═══ EXTRACTED TEXT

"Hazmat" kicked off, what can only be described as a "true calling" experience for Lou Simon. She has gone on to release films that explore varied subgenres with horror from psychological thriller to survival horror, with "Agoraphobia" and "All Girls Weekend". Now with her latest twisted joint making its mark in the horror community I reached out to Lou Simon to talk about her career, "3: An Eye For An Eye", and her future.
ASOUTHERNLIFE: What was your inspiration for "3: An Eye For An Eye" ?
LOU SIMON: It was a convergence of different things that happened at the same time. I wanted to make a film with a very limited cast so that I would then get a chance to really work with the actors. At the same time, the actress that plays She, Aniela McGuinness, had a double mastectomy and posted the pictures on Facebook. That got the wheels turning about a rape victim who exacts revenge on her rapist who has disfigured her. (I know, only I can turn breast cancer even darker.) Aniela was supposed to star in “All Girls Weekend” when she was diagnosed with breast cancer, and I had promised to write a role for her as soon as she was better. So this was written around her.
ASOUTHERNLIFE: The film takes classic revenge horror tropes and gives them a more progressive spin, while making a clear statement about mental health. Why this specific concept? ( without giving anything away- as much as possible)
LOU SIMON: Mental health is a recurring theme in my films. I took a lot of psychology in college even though I was not a psych major, because the human mind and what motivates us is something that has always fascinated me. I had to do a lot of research on the mental health issues that are portrayed in the film, and I was shocked about the fact that this is reality for some people. Life can be so much more horrific than anything our mind can make up.
ASOUTHERNLIFE: "3" does a good job at keeping the twist ending concealed until absolutely necessary. How hard was it to maintain that element of surprise going from script to film?
LOU SIMON: In a way it was a group effort. If there was a line of dialogue or something that happened that might give it away, someone in the cast or crew pointed it out. When you write something, it’s hard to see any plot holes so it’s nice when your cast and crew can feel comfortable enough to tell you that you may have missed something.
ASOUTHERNLIFE: IMDb states that law was your choice of career before finding yourself in the film industry. How far into that first project were you when you realized that "this is it- this is what I want to do for the rest of my life?
LOU SIMON: Like most lawyers I know, I went to law school because I wanted some financial security, but it was never a calling for me. I had studied creative writing in college and wanted to be a novelist. When I discovered screenwriting, I knew that this was what I was meant to do. It comes so easily to me. I wrote several scripts before I decided to make one into a film. I could live without ever directing or producing again. I like both but my only true passion is writing. I can never live without that.

══════

TO DO
Please rewrite Lou Simon's answer in the interview that begins "Like most lawyers I know" as a short bulleted list that keeps its main facts. The entries after this point are separate from the interview.

═══ EXCERPTED RECORDS

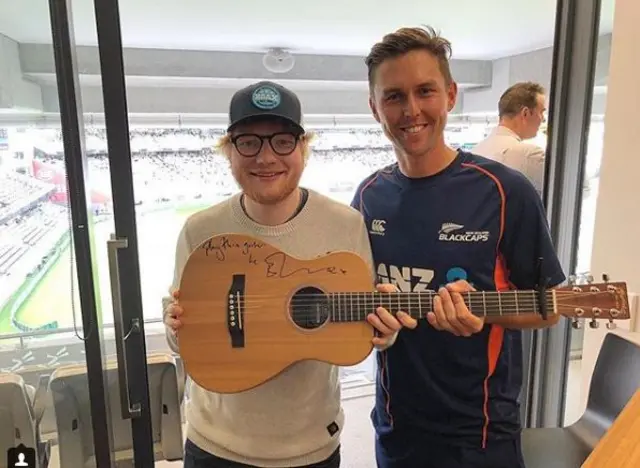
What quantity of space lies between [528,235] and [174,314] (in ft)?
2.51

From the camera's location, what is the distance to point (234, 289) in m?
1.14

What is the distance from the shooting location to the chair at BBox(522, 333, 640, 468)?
1.52 m

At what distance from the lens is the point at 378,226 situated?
1232 millimetres

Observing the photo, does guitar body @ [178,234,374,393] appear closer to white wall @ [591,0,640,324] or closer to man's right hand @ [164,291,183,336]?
man's right hand @ [164,291,183,336]

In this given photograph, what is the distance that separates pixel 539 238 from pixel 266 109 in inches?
24.8

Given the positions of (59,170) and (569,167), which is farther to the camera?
(569,167)

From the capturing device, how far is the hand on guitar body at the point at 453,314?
1.05 meters

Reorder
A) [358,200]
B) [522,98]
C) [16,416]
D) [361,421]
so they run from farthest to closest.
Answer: [361,421], [522,98], [16,416], [358,200]

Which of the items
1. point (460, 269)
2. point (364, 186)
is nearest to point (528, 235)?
point (460, 269)

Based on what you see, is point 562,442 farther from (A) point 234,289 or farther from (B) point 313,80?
(B) point 313,80

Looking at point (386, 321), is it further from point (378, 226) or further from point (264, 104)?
point (264, 104)

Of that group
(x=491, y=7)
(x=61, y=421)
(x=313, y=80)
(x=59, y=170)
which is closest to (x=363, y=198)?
(x=59, y=170)

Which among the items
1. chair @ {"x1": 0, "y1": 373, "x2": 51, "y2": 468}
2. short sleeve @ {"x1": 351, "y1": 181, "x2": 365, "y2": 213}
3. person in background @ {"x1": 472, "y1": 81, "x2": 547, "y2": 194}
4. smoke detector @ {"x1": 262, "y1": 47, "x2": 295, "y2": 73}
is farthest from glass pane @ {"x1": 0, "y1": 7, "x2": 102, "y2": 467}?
smoke detector @ {"x1": 262, "y1": 47, "x2": 295, "y2": 73}

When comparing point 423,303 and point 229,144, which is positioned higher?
point 229,144
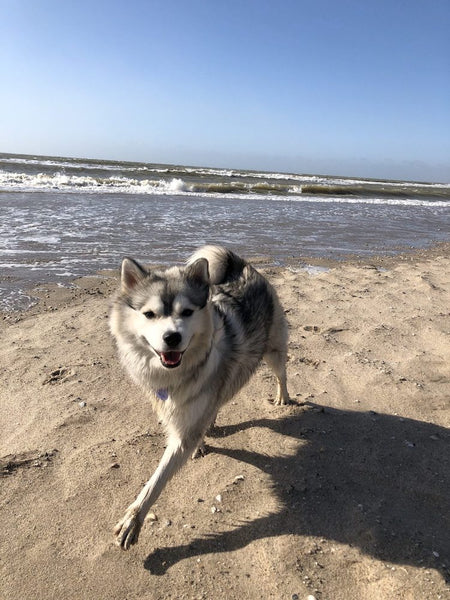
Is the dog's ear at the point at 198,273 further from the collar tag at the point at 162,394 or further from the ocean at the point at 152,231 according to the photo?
the ocean at the point at 152,231

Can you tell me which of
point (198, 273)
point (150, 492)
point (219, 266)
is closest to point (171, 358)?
point (198, 273)

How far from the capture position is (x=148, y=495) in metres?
2.64

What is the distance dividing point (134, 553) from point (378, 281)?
20.3ft

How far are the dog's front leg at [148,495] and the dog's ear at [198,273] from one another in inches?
40.6

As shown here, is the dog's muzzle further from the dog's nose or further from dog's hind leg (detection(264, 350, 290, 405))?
dog's hind leg (detection(264, 350, 290, 405))

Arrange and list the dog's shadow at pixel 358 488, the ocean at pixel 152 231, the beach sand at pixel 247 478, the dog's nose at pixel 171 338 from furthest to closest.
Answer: the ocean at pixel 152 231, the dog's nose at pixel 171 338, the dog's shadow at pixel 358 488, the beach sand at pixel 247 478

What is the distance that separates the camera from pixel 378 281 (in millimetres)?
7562

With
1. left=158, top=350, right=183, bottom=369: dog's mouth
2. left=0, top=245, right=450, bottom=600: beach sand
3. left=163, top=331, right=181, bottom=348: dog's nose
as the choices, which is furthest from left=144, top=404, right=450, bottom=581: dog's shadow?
left=163, top=331, right=181, bottom=348: dog's nose

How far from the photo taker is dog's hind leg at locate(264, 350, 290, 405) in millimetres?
3941

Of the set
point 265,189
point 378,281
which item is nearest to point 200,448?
point 378,281

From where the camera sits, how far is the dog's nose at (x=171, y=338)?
2.63 meters

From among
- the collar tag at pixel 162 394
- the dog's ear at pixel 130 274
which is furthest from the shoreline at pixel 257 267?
the collar tag at pixel 162 394

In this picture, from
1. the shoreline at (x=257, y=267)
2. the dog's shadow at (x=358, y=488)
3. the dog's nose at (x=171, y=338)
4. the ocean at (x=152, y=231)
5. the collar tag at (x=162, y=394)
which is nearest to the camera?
the dog's shadow at (x=358, y=488)

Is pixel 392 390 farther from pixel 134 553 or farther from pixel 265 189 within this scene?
pixel 265 189
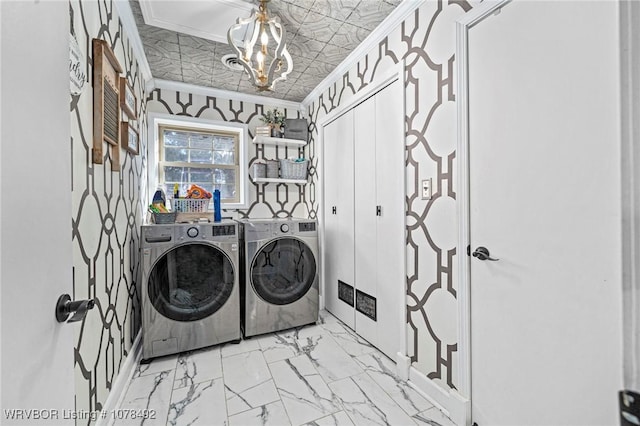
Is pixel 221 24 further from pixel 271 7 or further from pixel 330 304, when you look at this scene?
pixel 330 304

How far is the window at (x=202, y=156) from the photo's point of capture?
9.51 ft

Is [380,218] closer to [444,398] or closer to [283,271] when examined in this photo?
[283,271]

══════

SOLUTION TO THE EXERCISE
- Like most lawyers she knows, she went to law school for financial security, but it was never a calling for her.
- She studied creative writing in college and wanted to be a novelist.
- When she discovered screenwriting, she knew it was what she was meant to do, and it comes easily to her.
- She wrote several scripts before deciding to make one into a film.
- She likes directing and producing but could live without them; writing is her only true passion.